People were having trouble with this one. Some people close by muttered about dope but nobody wanted to say it too loud.

“There’s a woman here who knows,” said some teenager. The drummer frowned and peered over, then grabbed the mic and stood. He hitched his trousers up and lumbered across the sidewalk, to the side of the electronics building. Through a gap I glimpsed an old beggar woman, lying against the shadows at the wall, with a blanket wrapped around her head. Everyone turned to look at her and blocked my view. A man grimaced and looked away again.

“What say you, ma’am?” the drummer asked.

Her voice sounded like opening an ancient window.

“It’s love,” she said. “Of course it’s love.”

There was a silence, I wasn’t overly sure if the drummer was doing something, but then eventually he said, “Thank you ma’am, that’ll do us nicely.”

 

He came back to his seat. We also got through “an untrustworthy friend” which was a fox, and “the colour of the promise not to forget” which was blue, as in the flower.

“We’re doing well.” The drummer rustled the paper. “Now, six across – the meaning of it all,” he said. “What is the meaning of it all?”

What a funny question, especially for a crossword. Too big somehow.

Someone shouted something, just as a car whirred past. Damn it, what had they said?

The drummer was nodding solemnly. “Yer, that fits, that works well.”

I frowned and looked at the scarf fellow but he didn’t seem at all confused.

I shook my head. I must’ve misheard the question, nobody could answer such a thing that easily. More worryingly I might’ve missed the real answer, maybe they had said something real intelligent and useful.

As the drummer scribbled it in, a man shuffled past me and went up to the band. He planted a long leg around the drum-edges and grubby gold cymbals.

“Well, look what the cat dragged in,” said the drummer, lowering the paper. “We’ve got our lazy guitarist back!”

“Hey now,” I saw Louis’ mouth say, laughing. He hefted up his guitar while the drummer folded the paper up.

“That’s all on our crossword section,” he said. A cold fog gathered around the microphone. “We did pretty good I’d say. I think you’re all very special folks, helping old men sort their crosswords. Righty-oh, back to our jobs.” He shook drumsticks out of his sleeve.

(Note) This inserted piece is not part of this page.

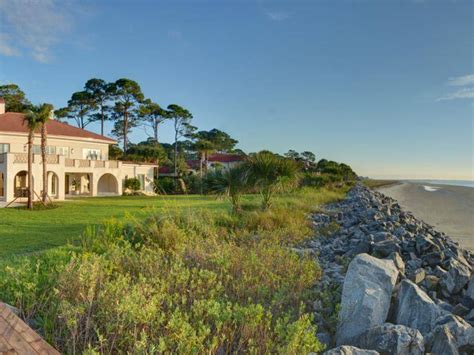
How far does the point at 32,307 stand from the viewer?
133 inches

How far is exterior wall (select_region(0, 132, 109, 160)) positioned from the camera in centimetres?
2808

I wondered if there really was anything special about us at all, or whether we just, by random chance, happened to be the people who weren’t quite so busy as the other people.

They started playing again. The shopping-bag lady left, and the young man went to talk to the girl in the tartan skirt. I meant to give him a nod before he left but didn’t get the chance.

I stayed until the music finished. They demanded a bigger applause and more coins. I waited until others had gotten out of the way and crept up and placed down what I had from my overcoat pocket. The players were all chatting away and packing up, reaching for things to put into their van without looking where they put their hand. I thought I could ask about that one crossword clue, but instead I leant against the electronics shop wall. The old lady was gone.

Louis and Johnny got their things together, then they waved goodbye as the van coughed on and away.

 

I watched as the drummer clutched his coat closer, ducked his head and started trudging along, alone and far smaller without his drum kit.